Demokrasi tarihinde kara bir leke: 27 Mayıs
Türk demokrasi tarihinin kara lekelerinden biri olan ve Türk milletinin vicdanında derin yaralar açan 27 Mayıs 1960 darbesinin üzerinden 64 yıl geçti. Demokrasiye vurulan bu ilk darbe, 27 Mayıs 1960'da dönemin iktidar partisi Demokrat Parti'nin (DP) "ülkeyi baskı rejimine ve kardeş kavgasına götürdüğü" iddiasını ileri sürülerek gerçekleşmişti. Peki, 27 Mayıs Darbesi'nde neler yaşandı?
Giriş Tarihi: 26.05.2019
14:35
Güncelleme Tarihi: 27.05.2024
12:31
1 NUMARALI SANIK CELAL BAYAR
◾ Türk demokrasisinin yargılandığı davalarda toplam 15 yargıç ve 9 savcı görev yaptı. Yüksek Adalet Divanı'nın başkanlığını Salim Başol yaptığı duruşmalar Yassıada Spor Salonu'nda görüldü.
◾ Celal Bayar 1 numaralı sanık olurken dönemin Başbakanı Menderes ise onun yanındaki sandalyede oturdu.
◾ Türk halkı, demokrasi getireceğini iddia ederek demokrasiyi yargılayan davaları "Yassıada Saati" programıyla radyodan dinledi.
"DÜŞÜKLER YASSIADA'DA" FİLMİ
◾ Darbeciler bu süreçte tüm saygı ve terbiye kurallarını hiçe sayarak sanıklara "düşükler" şeklinde hitap etti. Mahkeme süreci devam ederken halk arasında sanıklara kötü muamele edildiği konuşulmaya başlandı.
◾ Darbeciler kendilerini aklamak için "Düşükler Yassıada'da" ismiyle bir de film çekti. Sanıkların Yassıada'ya gidişleri sırasında görüntü çekilmediği için Bayar, Menderes gibi isimlerin yeniden motordan indirilirken ve Ada'ya gelirken görüntüleri çekildi.
◾ Zaten zor şartlar altında ayakta durmaya çalışan Bayar "Ben oyuncu değilim" deyip intihar girişiminde bulundu.
◾ Sanıkların durumunu iyi göstermeye çalışan darbecilerin çektikleri videoda, Menderes için "Poz vermeden edemez, sofrasında kilosu 1000 liraya satılan siyah havyar bulunmamakla beraber Bayar iştahından bir şey kaybetmiş görünmemektedir." ifadeleri de kullanıldı.
◾ Bu sözlerin yer aldığı videoda ise Menderes'in yüz ifadesi aslında tüm gerçekleri sessiz şekilde haykırıyordu.

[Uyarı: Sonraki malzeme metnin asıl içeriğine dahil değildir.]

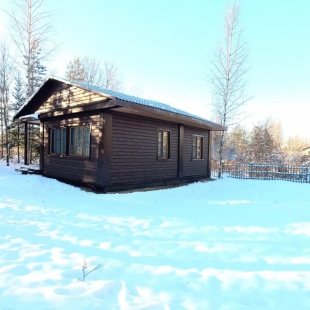 Фотография Коттеджа Частный дом Эко Дом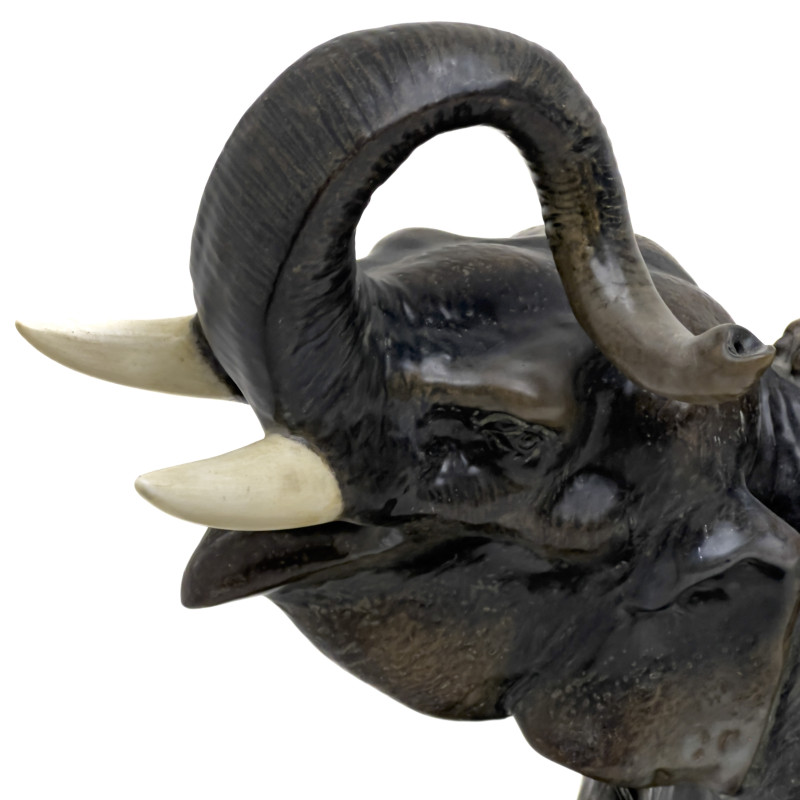 Arthur Strasser - The Invincible (Elephant and Lions Group)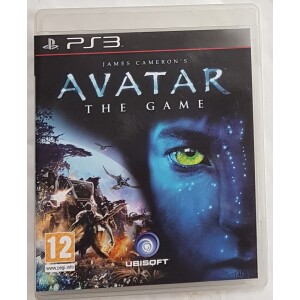 PS3 James Cameron's Avatar The Game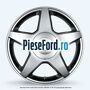 Janta aliaj 16 inch, 5 spite model 2 Ford Focus 1998-2004 1.6 16V 100 cp FYDA, FYDB, FYDC, FYDD benzina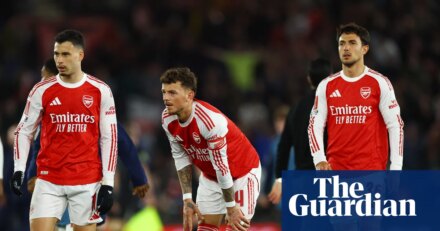 Arteta says Arsenal must ‘look in the mirror’ after Southampton defeat | Arsenal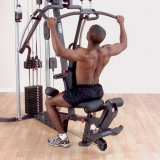 Body Solid G4I Силовой центр с весовым стеком 73 кг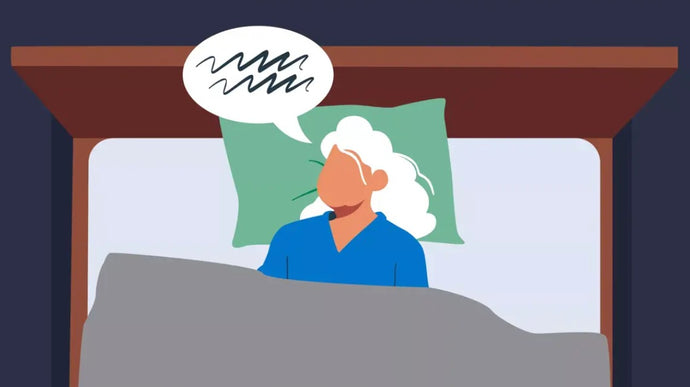 Why Am I Talking in My Sleep? The Causes and How to Address It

◾ Her türlü izanı kaybeden darbeciler , sanıklara ait 37 fotoğrafı açık artırma suretiyle gazetelere ve dergilere o zamanın parasıyla 298 bin 658 liraya sattı.
◾ Yassıada'daki mahkemelerde ilk davalar "bebek" ve "köpek" davaları oldu. Dönemin Başbakanı Menderes'in opera sanatçısı Aynur Aydan'dan olan çocuğunu bilerek öldürttüğü iddiası, Aydan'ın cesurca Menderes'i savunmasıyla çürütüldü.
◾ Köpek davasında ise Celal Bayar, değeri bilirkişi tarafından bin lira olarak tespit edilen hediye köpeğin, 20 bin liraya hayvanat bahçesine satılması nedeniyle suçlandı.
◾ Bayar o gün mahkemede "Bu kadar küçük bir meseleden dolayı, böyle yüksek mahkemenin huzuruna çıktığım için en büyük cezayı çekmiş bulunuyorum." sözleriyle davaya ilişkin duygularını anlatacaktı.
◾ Bu süreçte Menderes başta olmak üzere bütün sanıklara savunma hakkı tanınmadı. Davalar Hakim Başol'un "Anlatın, buralara cevap verin" sözleri üzerine "Arz edeyim efendim" şeklinde iddialara cevap vermeye çalışan Menderes'in sözleri hep "Kısa kes" cümleleriyle kesildi.
"Dört-beş aydan beri tamamıyla tecrit vaziyetinde bulunuyorum ve tek bir odanın içinde ve günün 24 saatinde her saat değişen bir nöbetçi subayın nezareti altında hiç kimse ile konuşmak imkanı mevcut olmamak şartı ile yaşıyorum. Bu itibarla konuşma takatim hakikaten zaafa uğramış bulunuyor."